The Automata Lab focuses on developing the next generation of autonomous robotic technology, with an emphasis on formal methods, machine learning (ML), planning, and control. Our work strives to create intelligent mobile robots capable of independent decision-making backed by the strong guarantees provided by formal methods. We envision robots that can act on high-level input from a human operator, correctly and reliably, while interacting with objects, people, and other agents in real-world environments.

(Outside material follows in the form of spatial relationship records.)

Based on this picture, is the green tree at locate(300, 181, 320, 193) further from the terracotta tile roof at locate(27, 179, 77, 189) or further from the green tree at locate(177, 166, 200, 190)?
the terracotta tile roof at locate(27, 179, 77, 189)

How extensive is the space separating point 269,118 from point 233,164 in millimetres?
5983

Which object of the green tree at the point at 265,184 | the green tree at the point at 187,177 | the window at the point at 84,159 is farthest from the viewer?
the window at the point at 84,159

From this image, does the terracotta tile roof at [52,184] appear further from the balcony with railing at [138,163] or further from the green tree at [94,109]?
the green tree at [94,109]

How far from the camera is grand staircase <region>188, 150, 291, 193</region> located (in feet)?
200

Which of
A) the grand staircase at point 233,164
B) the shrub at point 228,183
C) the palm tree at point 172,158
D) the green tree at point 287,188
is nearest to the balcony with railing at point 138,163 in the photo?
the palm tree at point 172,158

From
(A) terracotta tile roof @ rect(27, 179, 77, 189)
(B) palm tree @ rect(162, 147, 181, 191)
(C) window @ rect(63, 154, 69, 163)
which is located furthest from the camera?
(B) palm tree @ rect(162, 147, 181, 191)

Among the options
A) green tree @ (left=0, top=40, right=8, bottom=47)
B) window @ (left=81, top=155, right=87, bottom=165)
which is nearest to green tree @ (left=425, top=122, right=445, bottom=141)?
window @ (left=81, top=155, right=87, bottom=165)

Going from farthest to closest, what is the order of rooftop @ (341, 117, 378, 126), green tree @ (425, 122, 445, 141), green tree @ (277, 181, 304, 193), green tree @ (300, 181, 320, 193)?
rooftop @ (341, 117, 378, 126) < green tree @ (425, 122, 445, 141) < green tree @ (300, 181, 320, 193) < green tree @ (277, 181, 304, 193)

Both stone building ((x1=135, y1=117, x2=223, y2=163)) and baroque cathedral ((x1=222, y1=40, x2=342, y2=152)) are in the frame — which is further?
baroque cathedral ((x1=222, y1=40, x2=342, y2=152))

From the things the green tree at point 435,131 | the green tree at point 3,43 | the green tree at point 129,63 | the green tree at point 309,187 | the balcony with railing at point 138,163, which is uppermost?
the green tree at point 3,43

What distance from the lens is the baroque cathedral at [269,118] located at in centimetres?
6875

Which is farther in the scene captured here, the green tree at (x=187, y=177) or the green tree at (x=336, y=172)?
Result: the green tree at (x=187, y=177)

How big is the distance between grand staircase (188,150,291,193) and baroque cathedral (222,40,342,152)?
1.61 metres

Our work falls under two primary thrusts:

  1. Applying tools from formal methods to real-world systems. This entails extending methods from automata- and optimization-based planning from specifications to include real-world uncertainties. Much prior work in planning from specifications makes strong assumptions on an agent’s ability to localize itself, or to identify labels in its environment. These assumptions are often too strong for real-world scenarios. For example, our work has covered planning in belief space from temporal logic specifications. We are currently investigating methods for estimation uncertainty from semantic SLAM and CNN-based localization into temporal logic planning.
  2. Applying formal methods to ML methods for planning and control. This work includes providing guarantees on ML-based control and estimation, especially in terms of safety guarantees. For example, while traditional approaches to planning and control have developed methods for accounting for well-understood noise and error models, e.g., Gaussian white noise, errors from ML systems are not as well-understood, and therefore new techniques must be developed to model and adapt to errors from ML systems.